After writing my post about "New Years Revitalization" goals, I made a spur of the moment decision; I decided I'd spend 2015 completing the One Game a Month Challenge where participants are tasked with creating and releasing a game every single month. The point of the challenge isn't necessarily to create something you'd end up selling with a full set of features and polish, but rather to go through the motions of creating a game from scratch through to release. It's about practicing finishing something, no matter whether the result is good or bad, so long as it's playable by others in some format, you've accomplished the goal.
Personally, my goal with this isn't necessarily to build everything from scratch every month. For example, I've got a bunch of half-finished projects that I could move forward and release in some playable format, or I could work with others to create something interesting, or even use a pre-made template and adapt it to fit my needs. For me, it's more about releasing something playable, interesting and practicing the thought process behind game development & designing those mechanics.
January's Release! Download "Jet-Pack Slaughter Dome" for PC (Requires 4x XBox 360 controllers)
Created as a team project during Global Game Jam 2015 here in Vancouver, BC (sorry, we forgot to upload it to the website, so it's not officially available). You play as Bill Suitor or one of his clones from rival nations as they battle for the right to be the jet-pack-man in the opening ceremony of the 1984 Olympics!

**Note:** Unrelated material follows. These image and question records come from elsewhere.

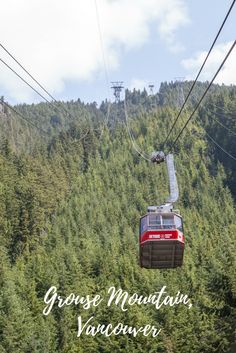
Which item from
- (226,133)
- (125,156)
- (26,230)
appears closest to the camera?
(26,230)

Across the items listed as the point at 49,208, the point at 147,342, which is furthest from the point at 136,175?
the point at 147,342

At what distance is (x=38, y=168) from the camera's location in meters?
120

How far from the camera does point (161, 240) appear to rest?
24266 mm

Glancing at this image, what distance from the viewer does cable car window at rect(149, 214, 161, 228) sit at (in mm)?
24641

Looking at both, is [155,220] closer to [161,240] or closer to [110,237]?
[161,240]

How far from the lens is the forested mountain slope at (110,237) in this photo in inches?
2440

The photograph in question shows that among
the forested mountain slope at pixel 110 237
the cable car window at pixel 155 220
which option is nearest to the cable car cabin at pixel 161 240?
the cable car window at pixel 155 220

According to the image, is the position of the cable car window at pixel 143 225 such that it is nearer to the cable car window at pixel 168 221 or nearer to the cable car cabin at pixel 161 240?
the cable car cabin at pixel 161 240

We went into the jam knowing we wanted to make a 4-player, controller, couch-style game you'd play with friends in the same room. We drew inspiration from popular titles like Mario Party and TowerFall while designing the game. Having gone through a few concepts, we eventually settles on this bizarre arena style battle mostly because it was making the whole team laugh. When you're at a jam making a game for 48 hours, it's pretty important to make sure you have fun with the idea.
We had a few challenges while designing the game, a few features didn't get finished and overall it could use another weekend of polish to really feel proper, however overall for a game that took one weekend plus about a day's worth of fixing on my part... it turned out pretty damn good! Check out the video below as well or scroll up to the download link & play it for yourself if you'd like...

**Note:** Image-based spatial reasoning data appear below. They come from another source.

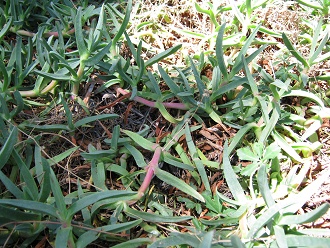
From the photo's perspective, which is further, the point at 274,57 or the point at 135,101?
the point at 274,57

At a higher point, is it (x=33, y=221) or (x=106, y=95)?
(x=106, y=95)

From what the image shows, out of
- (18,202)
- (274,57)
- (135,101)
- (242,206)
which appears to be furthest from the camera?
(274,57)

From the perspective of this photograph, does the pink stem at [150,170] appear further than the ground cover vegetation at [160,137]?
Yes

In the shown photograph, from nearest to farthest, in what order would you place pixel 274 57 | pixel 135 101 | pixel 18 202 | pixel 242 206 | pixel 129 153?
pixel 18 202, pixel 242 206, pixel 129 153, pixel 135 101, pixel 274 57

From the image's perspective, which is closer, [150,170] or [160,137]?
[150,170]

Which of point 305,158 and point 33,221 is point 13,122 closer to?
point 33,221

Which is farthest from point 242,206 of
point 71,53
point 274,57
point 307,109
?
point 71,53

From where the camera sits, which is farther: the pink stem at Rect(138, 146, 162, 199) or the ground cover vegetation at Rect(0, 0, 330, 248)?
the pink stem at Rect(138, 146, 162, 199)

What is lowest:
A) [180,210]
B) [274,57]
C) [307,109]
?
[180,210]
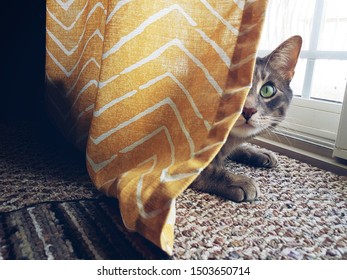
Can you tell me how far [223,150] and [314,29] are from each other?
57cm

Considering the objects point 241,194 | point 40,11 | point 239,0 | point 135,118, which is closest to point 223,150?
point 241,194

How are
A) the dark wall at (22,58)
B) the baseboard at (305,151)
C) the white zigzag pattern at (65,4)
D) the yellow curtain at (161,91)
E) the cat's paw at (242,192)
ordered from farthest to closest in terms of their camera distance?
the dark wall at (22,58), the baseboard at (305,151), the white zigzag pattern at (65,4), the cat's paw at (242,192), the yellow curtain at (161,91)

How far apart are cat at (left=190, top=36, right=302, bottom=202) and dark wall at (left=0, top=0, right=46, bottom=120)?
0.74 metres

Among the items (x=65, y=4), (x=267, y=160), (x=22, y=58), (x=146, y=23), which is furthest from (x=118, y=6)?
(x=22, y=58)

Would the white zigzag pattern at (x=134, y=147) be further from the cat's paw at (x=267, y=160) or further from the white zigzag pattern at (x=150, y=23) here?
the cat's paw at (x=267, y=160)

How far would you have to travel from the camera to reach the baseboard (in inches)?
37.0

- Screen Shake is super important to a good feel. Check out this video on the subject if you'd like to learn more about "game feel"

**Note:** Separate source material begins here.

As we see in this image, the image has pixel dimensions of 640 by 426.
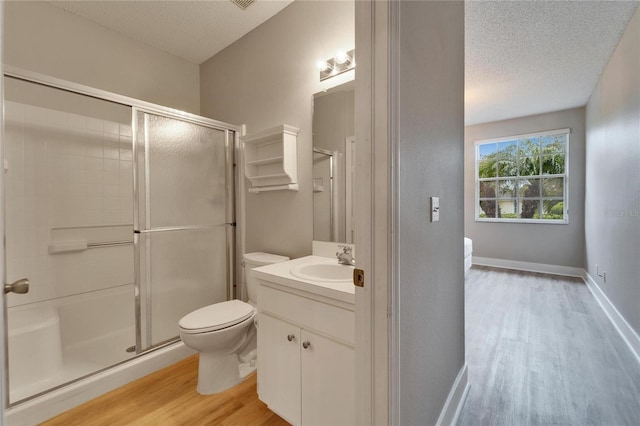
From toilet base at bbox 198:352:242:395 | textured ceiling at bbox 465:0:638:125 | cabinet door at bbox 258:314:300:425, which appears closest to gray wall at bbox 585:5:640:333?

- Keep it Simple = You'll actually finish on time, well... not really, but close?
- The State Machine I've been tinkering with over the years is absolutely key to having an easy to use game architecture. There's still room for improvement, but it works adequately for now.
- Managing controllers across multiple platforms (PC & Mac) is difficult, drivers don't exist on Mac for Xbox 360 controllers
- Post Processing Effects are key to improving the overall visual style. In this game, I used a cheap (hardware-wise) plugin that allowed me to create my own LUT. That, on top of a bloom effect, really helped sell the visual experience.
- Having dedicated artists really helps me focus on core game-play and overall presentation. At ComboMash I've given myself the title of "Creative Director" and I think for future projects I'll need to focus more in this area.
- Humor is key to team cohesion. We had a blast just coming up with random shit, laughing at our game jokes and when things got tough we took breaks and told jokes to lighten the mood.
- Not finishing is okay. If we put another couple of months into the game, we'd probably have something we could go stick on GOG or some other Unity enabled website... but that's fine. We learned and gained experience, and that's a worth goal in itself.